Michael Chiang, M.D., chair of the Medical Information Technology Committee of the American Academy of Ophthalmology (AAO), noted that EHRs have the potential to improve how data registries are used to track quality measures by automating manual entry of data into specialist Web sites. Data could be captured and uploaded into registries such as the Ophthalmic Patient Outcomes Database, he noted in written testimony. “Decision support tools, longitudinal patient data collection, and quality improvement are best supported by a registry overlay on the EHR.”

Chiang added that many AAO members are concerned that the meaningful use guidelines are too extensive and aggressive, particularly when considering the workflow and needs of specialists. “If the criteria do not become more flexible, it may deter specialists, including ophthalmologists, from EHR adoption,” his testimony continued. “For example, the high reporting thresholds currently proposed for Stage 2 raise concerns that the threshold can be easily missed if the objective that needs to be reported is something that is not performed regularly by the specialist.”

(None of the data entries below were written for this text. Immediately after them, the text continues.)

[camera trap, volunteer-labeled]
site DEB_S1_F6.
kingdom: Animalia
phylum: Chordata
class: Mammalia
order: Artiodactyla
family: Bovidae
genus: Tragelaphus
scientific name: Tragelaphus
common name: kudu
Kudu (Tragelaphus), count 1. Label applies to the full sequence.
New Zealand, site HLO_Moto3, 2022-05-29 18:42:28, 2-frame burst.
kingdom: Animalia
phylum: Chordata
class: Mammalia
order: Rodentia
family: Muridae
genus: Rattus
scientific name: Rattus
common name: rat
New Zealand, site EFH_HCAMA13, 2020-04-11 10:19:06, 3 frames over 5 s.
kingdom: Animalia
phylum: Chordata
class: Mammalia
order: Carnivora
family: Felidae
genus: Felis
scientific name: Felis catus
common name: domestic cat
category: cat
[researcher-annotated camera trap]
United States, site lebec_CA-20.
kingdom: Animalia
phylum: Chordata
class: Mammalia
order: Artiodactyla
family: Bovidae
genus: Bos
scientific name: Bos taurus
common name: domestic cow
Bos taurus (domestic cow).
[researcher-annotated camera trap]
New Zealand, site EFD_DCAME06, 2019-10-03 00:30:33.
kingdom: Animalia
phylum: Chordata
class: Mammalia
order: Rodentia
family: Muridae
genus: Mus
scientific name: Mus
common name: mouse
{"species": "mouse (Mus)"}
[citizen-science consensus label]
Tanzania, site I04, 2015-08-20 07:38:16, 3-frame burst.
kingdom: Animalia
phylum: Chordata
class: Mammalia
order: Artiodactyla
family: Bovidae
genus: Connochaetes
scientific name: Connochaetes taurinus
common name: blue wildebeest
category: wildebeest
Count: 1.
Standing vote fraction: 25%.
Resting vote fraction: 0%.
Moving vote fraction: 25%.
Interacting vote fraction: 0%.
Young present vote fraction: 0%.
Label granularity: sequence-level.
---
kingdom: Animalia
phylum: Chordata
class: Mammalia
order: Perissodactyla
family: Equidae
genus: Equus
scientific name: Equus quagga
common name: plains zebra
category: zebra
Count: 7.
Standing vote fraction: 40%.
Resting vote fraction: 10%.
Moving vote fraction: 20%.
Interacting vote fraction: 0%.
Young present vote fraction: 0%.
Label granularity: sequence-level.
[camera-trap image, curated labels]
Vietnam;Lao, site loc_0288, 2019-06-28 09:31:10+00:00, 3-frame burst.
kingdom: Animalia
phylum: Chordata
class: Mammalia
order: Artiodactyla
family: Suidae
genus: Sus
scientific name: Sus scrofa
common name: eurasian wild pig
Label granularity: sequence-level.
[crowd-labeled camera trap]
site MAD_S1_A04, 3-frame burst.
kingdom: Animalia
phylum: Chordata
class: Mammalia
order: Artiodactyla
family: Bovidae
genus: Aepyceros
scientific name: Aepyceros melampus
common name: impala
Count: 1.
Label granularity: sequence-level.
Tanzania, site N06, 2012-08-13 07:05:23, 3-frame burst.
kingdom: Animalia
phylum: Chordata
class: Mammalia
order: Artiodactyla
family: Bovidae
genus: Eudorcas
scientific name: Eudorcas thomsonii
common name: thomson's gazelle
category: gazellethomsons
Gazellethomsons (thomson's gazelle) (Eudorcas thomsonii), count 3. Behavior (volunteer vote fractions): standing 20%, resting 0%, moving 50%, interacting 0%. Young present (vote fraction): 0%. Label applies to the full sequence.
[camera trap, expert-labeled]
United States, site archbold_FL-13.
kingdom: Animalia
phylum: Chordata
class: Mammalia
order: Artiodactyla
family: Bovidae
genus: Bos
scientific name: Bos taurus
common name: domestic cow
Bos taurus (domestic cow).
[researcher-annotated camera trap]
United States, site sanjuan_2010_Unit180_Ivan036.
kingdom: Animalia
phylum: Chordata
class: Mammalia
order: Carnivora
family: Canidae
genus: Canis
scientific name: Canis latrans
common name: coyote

Virna Little, Psy.D., LCSW-r, senior vice president for Psychosocial Services and Community Affairs at the Institute for Family Health in New York City, noted that behavioral health providers have not been included in the incentive programs for health IT, creating a barrier for the inclusion of mental health in the sharing of data and referral information. But she suggested that the use of Web-based community provider portals could help multiple providers develop and implement longitudinal care plans for patients. The shared use of electronic health record systems permits communication between primary care, hospital, and substance abuse providers, she added. The inclusion of a physician portal in mental health EHRs is critical to accomplish this goal, but unfortunately, to date many of the EHRs designed for community mental health providers do not have this feature, Little added.